I hope this makes sense, I tried to type it properly.. I should add that I know that you’re supposed to factor.

So 1*25 = 25. Then 5+5 = 10, and 5*5 = 25. So (y+5)(y+5) for the first numerator.

But when I get to the first denominator I don’t understand. I want to multiply 5*20 = 100. Then find two numbers to add to 29. That 5 in front of the y2 is throwing me off. Someone else helped me by simply showing me the answer. But I want to know why. Perhaps answering like I know nothing at all would be best, since math is super hard for me! Thank you so very much.

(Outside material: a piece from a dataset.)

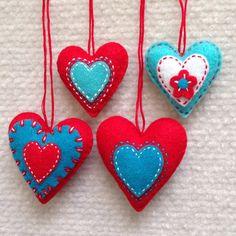 Felt ornaments - Hot pink felt heart ornaments set of four, wedding favor, Valentines Day – Felt ornaments Valentines Day Messages, Valentine Heart, Christmas Hearts, Felt Christmas, Xmas Crafts, Valentine Crafts, Heart Crafts, Heart Ornament, Felt Patterns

I need help with the rest of the problem as well please. Thank you!

Brittney has correctly factored \(y^2+10y+25\) as \((y+5)(y+5)\), by finding a pair of numbers whose product is 25 (the product of the first and last coefficients), and whose sum is 10 (the middle coefficient). In this case, where the coefficient of the squared term is 1, we can just put those two numbers, 5 and 5, into the factors, filling in the blanks in \((y+\_)(y+\_)\).

But now she is struggling to factor \(5y^2+29y+20\) using the same technique, finding a pair of numbers whose product is \(5\cdot 20=100\) and whose sum is \(29\). Nothing is wrong in the work so far, and the 5 itself isn’t the problem, except that it results in larger numbers! A big part of what Brittney needs is encouragement. The real issue is going to be the actual factoring part, which is quite different from what she did for the first numerator.

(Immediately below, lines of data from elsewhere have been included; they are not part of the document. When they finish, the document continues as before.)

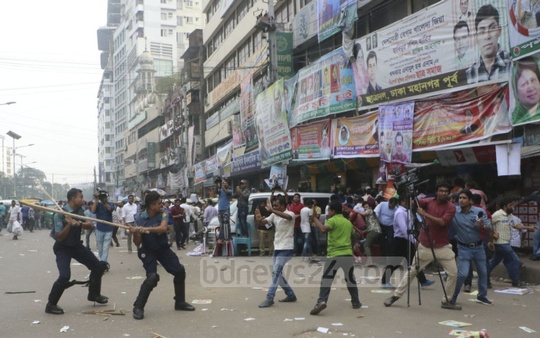 BNP activists clash with the police on the third day of the party's nomination form sale, in front of the party's headquarters at Naya Paltan in Dhaka. Photo: Abdullah Al Momin
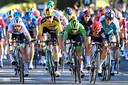 Sagan, Van Aert, Bennett en Ewan zij aan zij tijdens een sprint in de Ronde van Frankrijk.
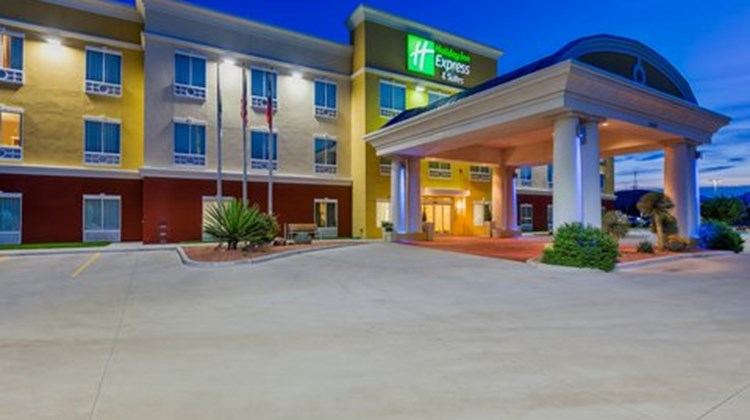 Holiday Inn Express Suites Alpine Exterior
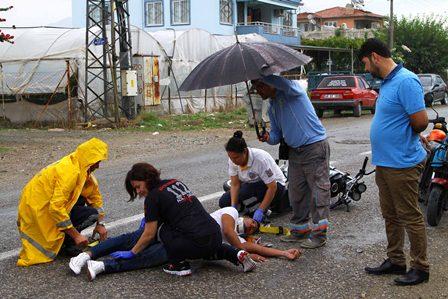Yaralıyı şemsiyeyle korudu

I answered, recalling that part of the reason I chose to teach at a community college was the knowledge that I would find there the adult students I’d most enjoyed helping at Ask Dr. Math:

Hi, Brittney.

I’ve taught a number of students in more or less your same position; you’re why I went into teaching! So let’s take a look.

First, I’ll write the problem in a way that’s easier to type, though a little harder to read:

(y^2+10y+25)/(5y^2+29y+20) * (5y^2-11y-12)/(y+5)

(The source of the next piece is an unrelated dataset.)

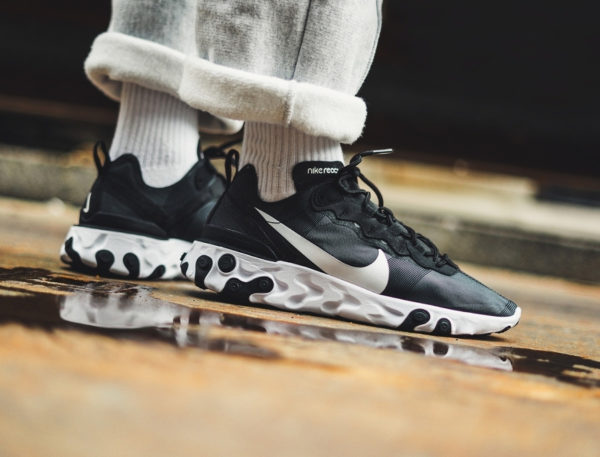Nike React Element 55 Black White aux pieds (3)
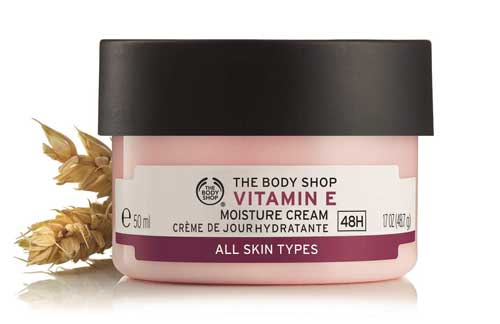 Merek pelembab wajah bagus - The Body Shop Vitamin E Moisture Cream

You’ve done a good job in the first factoring:

[(y+5)(y+5)]/(5y^2+29y+20) * (5y^2-11y-12)/(y+5)

The other two polynomials you have to factor are a harder type, as you observe; there are a couple different ways to do this, and your work gives me a hint that you have learned, at least partly, the method I most like to teach when there isn’t time to make you a master of factoring. I call it the “ac-grouping” method, but there are several other names I’ve heard.

The ac-grouping method of factoring

Multiplying the first and third coefficients in \(ax^2+bx+c\), to find the required product \(ac\), is the first part of the ac-grouping method; the second part, which we haven’t seen evidence of yet, is “factoring by grouping”. Many students struggle at that transition, forgetting that this is where the method diverges from what they have learned when the leading coefficient is 1. I find this method easier to explain than other methods, which is the main reason I teach it; students who come having mastered another method are free to use it!

I’m going to demonstrate on a different example so you have two chances to try it on your own in this problem. We’ve explained the method many times, a couple of which you can read here, if what I say isn’t detailed enough:

Factoring Trinomials

Factoring Trinomials in Quadratic Equations

Factorization by Decomposition and the Distributive

(We’ve also explained why it works, but you may not need that at the moment, unless you’re like me.)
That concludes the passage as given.